_Activity list_
#1 Please return the passage of the Maybe monad question between "public class Maybe<T>" and "private Maybe()", inclusive.
#2 Rewrite the paragraph of the Maybe monad question that begins "I'm trying to get a deeper understanding" more briefly, keeping its main facts.

How does the Maybe monad act as a short circuit?

Question

I'm trying to get a deeper understanding of Monads. Therefore I started digging a little into the Maybe Monad.

There is one thing that I just don't seem to get right. Read this:

"So the Maybe Bind acts a short circuit. In any chain of operations, if any one of them returns Nothing, the evaluation will cease and Nothing will be returned from the entire chain."

From: http://mikehadlow.blogspot.com/2011/01/monads-in-c-5-maybe.html

And this:

"For the Maybe<T> type, binding is implemented according to as simple rule: if chain returns an empty value at some point, further steps in the chain are ignored and an empty value is returend instead"

From: "Functional Programming in C#" http://www.amazon.com/Functional-Programming-Techniques-Projects-Programmer/dp/0470744588/

Ok, let's look at the code. Here is my Maybe Monad:

public class Maybe<T>
{
    public static readonly Maybe<T> Empty = new Maybe<T>(); 

    public Maybe(T value)
    {
        Value = value;
    }

    private Maybe()
    {
    }

    public bool HasValue()
    {
        return !EqualityComparer<T>.Default.Equals(Value, default(T));
    }

    public T Value { get; private set; }

    public Maybe<R> Bind<R>(Func<T, Maybe<R>> apply)
    {
        return HasValue() ? apply(Value) : Maybe<R>.Empty;
    }
}

public static class MaybeExtensions
{
    public static Maybe<T> ToMaybe<T>(this T value)
    {
        return new Maybe<T>(value);
    }
}

And here is my example code using the monad:

class Program
{
    static void Main(string[] args)
    {
        var node = new Node("1", new Node("2", new Node("3", new Node("4", null))));

        var childNode = node.ChildNode
            .ToMaybe()
            .Bind(x => x.ChildNode.ToMaybe())
            .Bind(x => x.ChildNode.ToMaybe())
            .Bind(x => x.ChildNode.ToMaybe())
            .Bind(x => x.ChildNode.ToMaybe())
            .Bind(x => x.ChildNode.ToMaybe());

        Console.WriteLine(childNode.HasValue() ? childNode.Value.Value : "");

        Console.ReadLine();
    }
}

public class Node
{
    public Node(string value, Node childNode)

_Dataset records_
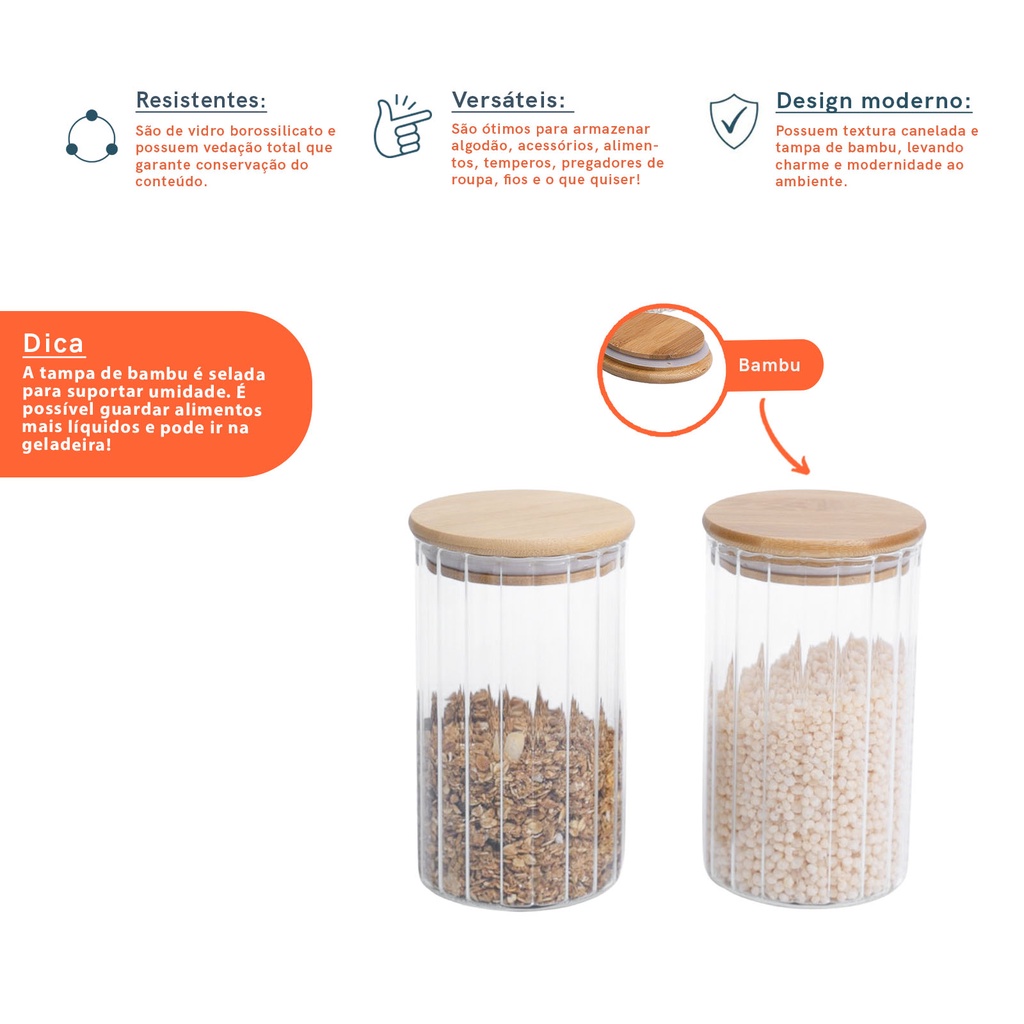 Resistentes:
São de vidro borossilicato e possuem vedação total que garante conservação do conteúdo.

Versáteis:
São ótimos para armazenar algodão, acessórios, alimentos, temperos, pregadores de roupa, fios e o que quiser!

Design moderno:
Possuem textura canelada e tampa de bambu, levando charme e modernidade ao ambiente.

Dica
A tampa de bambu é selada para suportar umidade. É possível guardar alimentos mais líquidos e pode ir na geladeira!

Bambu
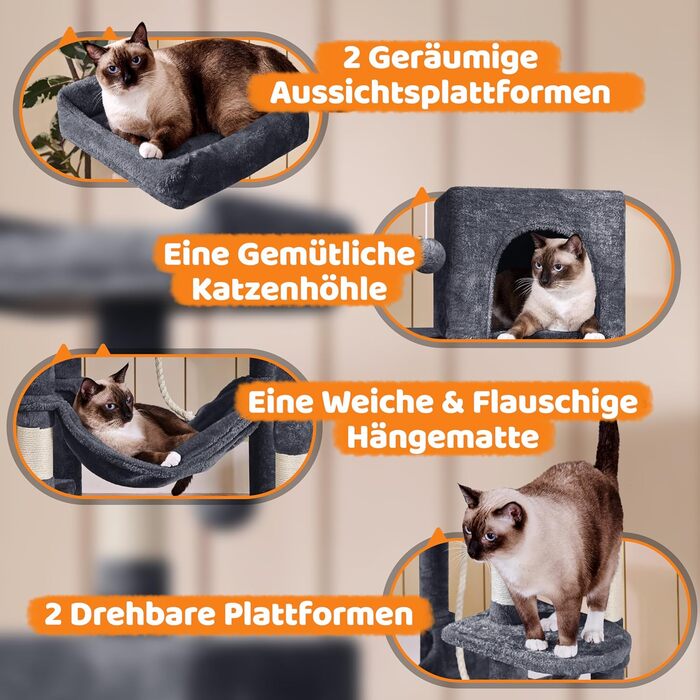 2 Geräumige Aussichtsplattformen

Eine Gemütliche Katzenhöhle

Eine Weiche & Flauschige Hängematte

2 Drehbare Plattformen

...

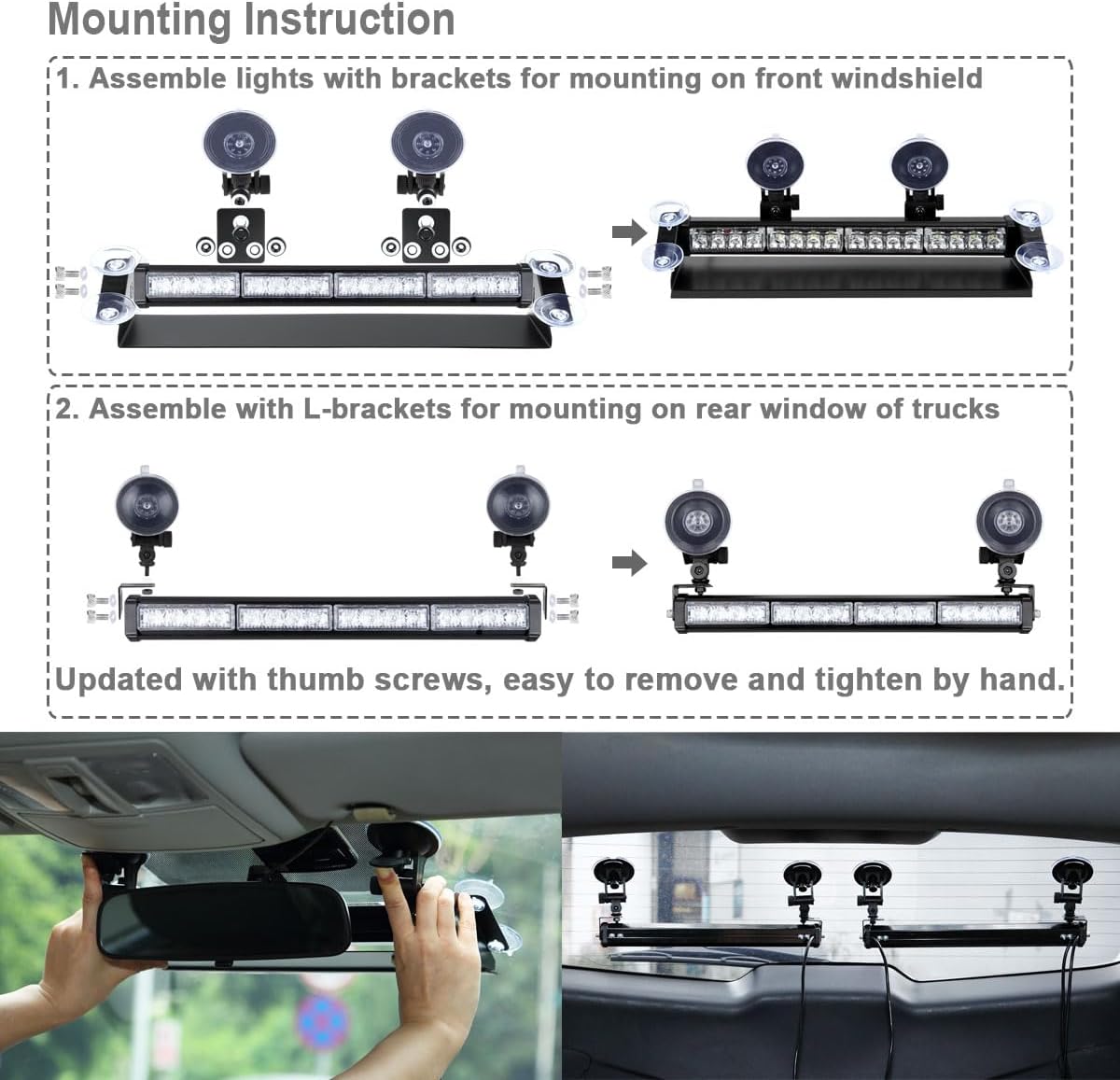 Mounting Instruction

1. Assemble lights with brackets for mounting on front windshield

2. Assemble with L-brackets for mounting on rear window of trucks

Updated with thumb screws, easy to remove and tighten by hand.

_Answers in order_
#1
public class Maybe<T>
{
    public static readonly Maybe<T> Empty = new Maybe<T>(); 

    public Maybe(T value)
    {
        Value = value;
    }

    private Maybe()

#2 To understand monads better, I began looking into the Maybe monad.